Items in a dataset:
• • • •
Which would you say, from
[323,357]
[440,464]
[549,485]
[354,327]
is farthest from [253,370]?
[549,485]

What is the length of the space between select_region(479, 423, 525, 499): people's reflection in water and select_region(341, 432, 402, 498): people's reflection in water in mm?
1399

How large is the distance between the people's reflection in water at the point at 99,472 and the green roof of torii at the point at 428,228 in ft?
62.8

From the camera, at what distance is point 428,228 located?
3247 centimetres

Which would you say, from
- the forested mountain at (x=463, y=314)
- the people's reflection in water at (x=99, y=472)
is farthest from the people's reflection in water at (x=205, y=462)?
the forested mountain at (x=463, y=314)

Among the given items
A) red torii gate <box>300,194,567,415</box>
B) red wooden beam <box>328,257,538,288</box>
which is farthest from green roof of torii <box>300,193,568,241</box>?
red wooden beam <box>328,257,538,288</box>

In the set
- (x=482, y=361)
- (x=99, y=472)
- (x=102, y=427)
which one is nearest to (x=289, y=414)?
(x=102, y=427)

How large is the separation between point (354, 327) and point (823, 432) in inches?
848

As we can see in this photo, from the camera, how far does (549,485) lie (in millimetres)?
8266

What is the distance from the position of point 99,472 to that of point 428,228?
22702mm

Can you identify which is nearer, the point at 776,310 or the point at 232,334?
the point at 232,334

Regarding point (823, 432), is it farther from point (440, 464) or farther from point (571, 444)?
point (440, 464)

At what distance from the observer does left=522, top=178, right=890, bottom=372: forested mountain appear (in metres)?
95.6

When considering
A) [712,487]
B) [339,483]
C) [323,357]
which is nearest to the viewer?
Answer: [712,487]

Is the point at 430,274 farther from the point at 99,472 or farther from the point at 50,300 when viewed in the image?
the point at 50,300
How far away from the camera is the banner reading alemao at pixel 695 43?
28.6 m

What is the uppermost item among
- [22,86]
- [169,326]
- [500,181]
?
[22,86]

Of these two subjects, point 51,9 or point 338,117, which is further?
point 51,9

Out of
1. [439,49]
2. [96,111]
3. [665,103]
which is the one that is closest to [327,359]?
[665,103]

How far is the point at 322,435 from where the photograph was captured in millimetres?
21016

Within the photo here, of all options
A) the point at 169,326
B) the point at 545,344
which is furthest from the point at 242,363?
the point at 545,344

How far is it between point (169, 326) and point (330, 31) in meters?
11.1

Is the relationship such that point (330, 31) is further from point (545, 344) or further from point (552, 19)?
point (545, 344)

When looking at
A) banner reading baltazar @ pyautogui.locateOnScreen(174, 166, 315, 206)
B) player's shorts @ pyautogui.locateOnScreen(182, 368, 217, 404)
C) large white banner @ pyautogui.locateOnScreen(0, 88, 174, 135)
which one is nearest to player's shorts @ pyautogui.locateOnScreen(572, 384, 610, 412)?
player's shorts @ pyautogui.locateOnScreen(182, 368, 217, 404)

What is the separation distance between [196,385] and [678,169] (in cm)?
• • • •
SET PROBLEM » Print all of the records above word for word, keeping them in their original order.

THE SOLUTION »
Which would you say, from
[323,357]
[440,464]
[549,485]
[354,327]
is farthest from [253,370]?
[549,485]

What is the length of the space between select_region(479, 423, 525, 499): people's reflection in water and select_region(341, 432, 402, 498): people's reflection in water in mm?
1399

How large is the distance between the people's reflection in water at the point at 99,472 and the green roof of torii at the point at 428,228 in ft?
62.8

From the camera, at what distance is point 428,228 located?
3247 centimetres

Which would you say, from
- the forested mountain at (x=463, y=314)
- the people's reflection in water at (x=99, y=472)
is farthest from the people's reflection in water at (x=205, y=462)?
the forested mountain at (x=463, y=314)

Among the given items
A) red torii gate <box>300,194,567,415</box>
B) red wooden beam <box>328,257,538,288</box>
which is farthest from green roof of torii <box>300,193,568,241</box>?
red wooden beam <box>328,257,538,288</box>

In the set
- (x=482, y=361)
- (x=99, y=472)
- (x=102, y=427)
which one is nearest to (x=289, y=414)?
(x=102, y=427)

How large is the separation between point (354, 327) and point (823, 432) in inches?
848

As we can see in this photo, from the camera, how far does (549,485) lie (in millimetres)?
8266

What is the distance from the position of point 99,472 to that of point 428,228?
22702mm

Can you identify which is nearer, the point at 776,310 or the point at 232,334?
the point at 232,334

Regarding point (823, 432), is it farther from point (440, 464) or farther from point (571, 444)?
point (440, 464)

At what distance from the observer does left=522, top=178, right=890, bottom=372: forested mountain appear (in metres)?
95.6

When considering
A) [712,487]
B) [339,483]
C) [323,357]
which is nearest to the viewer?
Answer: [712,487]

Is the point at 430,274 farther from the point at 99,472 or farther from the point at 50,300 when viewed in the image?
the point at 50,300
How far away from the camera is the banner reading alemao at pixel 695 43?
28.6 m

What is the uppermost item among
- [22,86]
- [169,326]
- [500,181]
?
[22,86]

Of these two subjects, point 51,9 or point 338,117, which is further?
point 51,9

Out of
1. [439,49]
2. [96,111]
3. [665,103]
which is the one that is closest to [327,359]?
[665,103]

How far is the point at 322,435 from where the photograph was captured in millimetres?
21016

Within the photo here, of all options
A) the point at 169,326
B) the point at 545,344
which is furthest from the point at 242,363?
the point at 545,344

How far is it between point (169, 326) and point (330, 31) in meters?
11.1

Is the relationship such that point (330, 31) is further from point (545, 344) or further from point (552, 19)?
point (545, 344)

When looking at
A) banner reading baltazar @ pyautogui.locateOnScreen(174, 166, 315, 206)
B) player's shorts @ pyautogui.locateOnScreen(182, 368, 217, 404)
C) large white banner @ pyautogui.locateOnScreen(0, 88, 174, 135)
which one is nearest to player's shorts @ pyautogui.locateOnScreen(572, 384, 610, 412)?
player's shorts @ pyautogui.locateOnScreen(182, 368, 217, 404)

What is the separation distance between [196,385] and [678,169] (in cm)?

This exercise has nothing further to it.